__Text for analysis__

####################

Assistance with a query - used phone extensions

bthoon · August 23, 2018, 9:12pm

We have an application that will send, every minute, the hook status of several dozen phone extensions.

The data looks like this:
{
"mapping": {
"_doc": {
"properties": {
"date": {
"type": "date",
"format": "yyyy/MM/dd HH:mm:ss||yyyy/MM/dd||epoch_millis"
},
"extension": {
"type": "text",
"fields": {
"keyword": {
"type": "keyword",
"ignore_above": 256
}
}
},
"status": {
"type": "text",
"fields": {
"keyword": {
"type": "keyword",
"ignore_above": 256
}
}
},
"tag": {
"type": "text",
"fields": {
"keyword": {
"type": "keyword",
"ignore_above": 256
}
}
}
}
}
}

This means I've got thousands of rows for each extension, each time stamped, allowing me to go to a particular moment in time and determine if a particular extension was in use at that time.

Now, a requirement has come down to identify extensions that are NOT used. The data source will report (status field) ONLINE or OFFLINE with each record.

I'd like to come up with a query that will return all extensions that have only EVER been offline. something like (pseudocode, I'm new to ES) count(status:online) = 0 group by extension.

I've tried aggs and filters and have found myself stumped. I'd appreciate any help anyone might have!

####################

__Excerpted records__

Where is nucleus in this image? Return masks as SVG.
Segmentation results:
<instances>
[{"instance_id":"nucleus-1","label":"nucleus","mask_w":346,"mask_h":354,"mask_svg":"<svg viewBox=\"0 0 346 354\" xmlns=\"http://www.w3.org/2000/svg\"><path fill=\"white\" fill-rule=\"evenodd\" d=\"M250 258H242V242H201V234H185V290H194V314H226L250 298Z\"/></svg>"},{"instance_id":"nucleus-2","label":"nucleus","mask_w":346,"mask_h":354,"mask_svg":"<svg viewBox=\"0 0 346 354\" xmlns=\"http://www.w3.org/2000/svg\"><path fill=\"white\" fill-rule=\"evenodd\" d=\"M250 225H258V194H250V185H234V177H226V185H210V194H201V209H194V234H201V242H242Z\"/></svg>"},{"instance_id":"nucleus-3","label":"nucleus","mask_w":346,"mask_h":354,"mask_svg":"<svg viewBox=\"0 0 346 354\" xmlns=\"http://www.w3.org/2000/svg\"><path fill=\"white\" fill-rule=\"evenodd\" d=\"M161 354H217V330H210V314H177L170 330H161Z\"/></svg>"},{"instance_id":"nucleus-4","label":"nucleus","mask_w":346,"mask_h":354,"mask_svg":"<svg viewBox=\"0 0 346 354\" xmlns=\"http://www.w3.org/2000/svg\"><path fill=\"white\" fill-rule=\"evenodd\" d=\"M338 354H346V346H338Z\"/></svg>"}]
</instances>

####################

__Explore the material__
- a) Answer these questions about the forum post:
(i) How often does the application send the hook status of the phone extensions?
(ii) Which two values does the status field report?
(iii) What "type" does the mapping give the "date" field?
- b) Rewrite the forum post between "Now, a requirement" and "with each record.", inclusive, swapping "requirement" for "request".
The records are separate material and are not part of the forum post.

__Responses by item number__
- a)
(i) Every minute.
(ii) ONLINE or OFFLINE.
(iii) "date"

- b)
Now, a request has come down to identify extensions that are NOT used. The data source will report (status field) ONLINE or OFFLINE with each record.